Machine Learning SQL

Make your Data Warehouse as Smart as your ML models

Rikai extends Spark SQL to conduct queries using Machine Learning (ML) models. It is extensible to any Model Registry, allowing easy integration with the existing ML infrastructures.

Setup

First, let us configure a SparkSession with Rikai extension.

spark = (
    SparkSession
    .builder
    .appName("spark-app")
    .config("spark.jars.packages", "ai.eto:rikai_2.12:0.1.8")
    .config(
        "spark.sql.extensions",
        "ai.eto.rikai.sql.spark.RikaiSparkSessionExtensions",
    )
    .master("local[*]")
    .getOrCreate()
)

How to Use SQL ML

Rikai extends Spark SQL with four more SQL statements:

-- Create model
CREATE [OR REPLACE] MODEL model_name
[FLAVOR flavor]
[MODEL_TYPE model_type]
[OPTIONS (key1=value1,key2=value2,...)]
USING "uri";

-- Describe model
{ DESC | DESCRIBE } MODEL model_name;

-- Show all models
SHOW MODELS;

-- Delete a model
DROP MODEL model_name;

Once a ML model is created via CREATE MODEL, we can use it in Spark SQL:

CERATE MODEL my_resnet
FLAVOR pytorch
MODEL_TYPE resnet50
USING "s3://bucket/to/resnet.pth";

SELECT id, ML_PREDICT(my_resnet, image) FROM imagenet;

How to Use Customized ML Models

Rikai creates a ML model via a combination of Flavor and Model Type.
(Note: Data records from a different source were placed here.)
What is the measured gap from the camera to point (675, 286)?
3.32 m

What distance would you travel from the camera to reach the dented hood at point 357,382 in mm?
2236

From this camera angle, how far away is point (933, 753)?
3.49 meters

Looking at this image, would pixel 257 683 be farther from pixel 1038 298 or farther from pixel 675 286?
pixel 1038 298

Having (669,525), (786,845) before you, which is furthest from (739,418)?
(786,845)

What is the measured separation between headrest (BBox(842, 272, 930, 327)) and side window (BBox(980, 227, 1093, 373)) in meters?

  • A Flavor describes the framework upon which the model was built. For example, Rikai offiially supports Tensorflow, PyTorch and Sklearn flavors.

  • A Model Type encaptures the interface and schema of a concrete ML model. It acts as an adaptor between the raw ML model input/output Tensors and Rikai / Spark / Pandas.

Offically supported model types:

  • PyTorch

    • ResNet: resnet{18/34/50/101/152} and resnet (alias to resnet50).

    • EfficientNet: efficientnet_b{0/1/2/3/4/5/6/7}

    • FasterRCNN: fasterrcnn (alias to fasterrcnn_resnet50_fpn), fasterrcnn_resnet50_fpn, fasterrcnn_mobilenet_v3_large_fpn, fasterrcnn_mobilenet_v3_large_320_fpn.

    • MaskRCNN: maskrcnn.

    • RetinaNet: retinanet.

    • SSD: ssd and ssdlite.

    • KeypointRCNN: keypointrcnn.

  • Tensorflow

    • TBD

  • Sklearn

    • Regression: linear_regression, logistic_regression, random_forest_regression.

    • Classification: random_forest_classification

    • Dimensionality Reduction: pca.

Rikai’s SQL ML engine automatically looks up the python modules for an (flavor, model_type) combination.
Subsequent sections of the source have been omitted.